EXERCICES À FAIRE
A – Reproduisez fidèlement le passage de l'extrait sur les associations secrètes qui commence par les mots « D'après cet exposé, Nous » et se termine par les mots « venons de signaler. ».
B – Selon l'extrait sur les associations secrètes, quelle peine frappe ceux qui enfreignent l'interdiction d'entrer dans ces sociétés ?

EXTRAIT DU TEXTE
● ● ●
D'après cet exposé, Nous pensons qu'il est de Notre devoir de condamner
de nouveau ces associations secrètes, pour qu'aucune d'elles ne puisse prétendre
qu'elle n'est pas comprise dans Notre sentence apostolique et se servir de
ce prétexte pour induire en erreur des hommes faciles à tromper.
Ainsi, après avoir pris l'avis de Nos Vénérables Frères les Cardinaux
de la sainte Église Romaine, de Notre propre mouvement, de Notre science
certaine et après de mûres réflexions, Nous défendons pour toujours et
sous les peines infligées dans les Bulles de Nos prédécesseurs insérées
dans la présente et que Nous confirmons, Nous défendons, disons-Nous,
toutes associations secrètes, tant celles qui sont formées maintenant
que celles qui, sous quelque nom que ce soit, pourront se former à
l'avenir, et celles qui concevraient contre l'Église et toute autorité légitime
les projets que Nous venons de signaler.
C'est pourquoi Nous ordonnons à tous et à chaque chrétien, quels que
soient leur état, leur rang, leur dignité ou leur profession, laïques
ou prêtres, réguliers ou séculiers, sans qu'il soit nécessaire de les
nommer ici en particulier, et, en vertu de la sainte obéissance, de ne
jamais se permettre, sous quelque prétexte que ce soit, d'entrer dans les
susdites sociétés, de les propager, de les favoriser ou de les recevoir
ou cacher dans sa demeure ou autre part, de se faire initier à ces sociétés
dans quelque grade que ce soit, de souffrir qu'elles se rassemblent ou de
leur donner des conseils ou des secours ouvertement ou en secret,
directement ou indirectement, ou bien d'engager d'autres, de les séduire,
de les porter ou de les persuader à se faire recevoir ou initier dans ces
sociétés, dans quelque grade que ce soit, ou d'assister à leurs réunions,
ou de les aider ou favoriser de quelque manière que ce soit ; au
contraire, qu'ils se tiennent soigneusement éloignés de ces sociétés,
de leurs associations, réunions ou assemblées, sous peine
d'excommunication dans laquelle ceux qui auront contrevenu à cette défense
tomberont par le fait même, sans qu'ils puissent jamais en être relevés
que par Nous ou Nos successeurs, si ce n'est en danger de mort.
● ● ●
DONNÉES FOURNIES
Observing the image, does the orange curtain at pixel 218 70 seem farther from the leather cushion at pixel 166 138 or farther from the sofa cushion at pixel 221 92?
● ● ●
RÉSULTATS DES EXERCICES
A –
D'après cet exposé, Nous pensons qu'il est de Notre devoir de condamner
de nouveau ces associations secrètes, pour qu'aucune d'elles ne puisse prétendre
qu'elle n'est pas comprise dans Notre sentence apostolique et se servir de
ce prétexte pour induire en erreur des hommes faciles à tromper.
Ainsi, après avoir pris l'avis de Nos Vénérables Frères les Cardinaux
de la sainte Église Romaine, de Notre propre mouvement, de Notre science
certaine et après de mûres réflexions, Nous défendons pour toujours et
sous les peines infligées dans les Bulles de Nos prédécesseurs insérées
dans la présente et que Nous confirmons, Nous défendons, disons-Nous,
toutes associations secrètes, tant celles qui sont formées maintenant
que celles qui, sous quelque nom que ce soit, pourront se former à
l'avenir, et celles qui concevraient contre l'Église et toute autorité légitime
les projets que Nous venons de signaler.

B – L'excommunication, encourue par le fait même.